Abstract

This review examines the development of cannabinoid CB₁ receptor antagonists as a new class of therapeutic agents for drug addiction. Abused drugs [alcohol, opiates, Δ⁹-tetrahydrocannabinol (Δ⁹-THC), and psychostimulants, including nicotine] elicit a variety of chronically relapsing disorders by interacting with endogenous neural pathways in the brain. In particular, they share the common property of activating mesolimbic dopamine brain reward systems, and virtually all abused drugs elevate dopamine levels in the nucleus accumbens. Cannabinoid CB₁ receptors are expressed in this brain reward circuit and modulate the dopamine-releasing effects of Δ⁹-THC and nicotine. Rimonabant (SR141716), a CB₁ receptor antagonist, blocks both the dopamine-releasing and discriminative and rewarding effects of Δ⁹-THC in animals.
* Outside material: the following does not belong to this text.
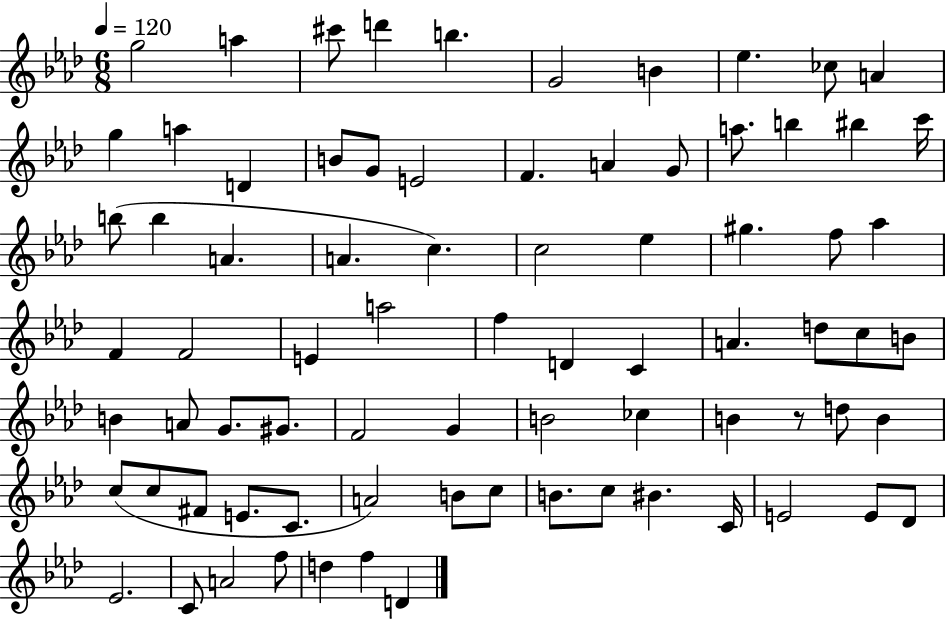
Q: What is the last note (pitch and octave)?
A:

Blockade of CB₁ receptor activity by genetic invalidation also decreases rewarding effects of opiates and alcohol in animals. Although CB₁ receptor blockade is generally ineffective in reducing the self-administration of cocaine in rodents and primates, it reduces the reinstatement of extinguished cocaine-seeking behavior produced by cocaine-associated conditioned stimuli and cocaine-priming injections. Likewise, CB₁ receptor blockade is effective in reducing nicotine-seeking behavior induced by re-exposure to nicotine-associated stimuli. Some of these findings have been recently validated in humans. In clinical trials, Rimonabant blocks the subjective effects of Δ⁹-THC in humans and prevents relapse to smoking in exsmokers. Findings from both clinical and preclinical studies suggest that ligands blocking CB₁ receptors offer a novel approach for patients suffering from drug dependence that may be efficacious across different classes of abused drugs.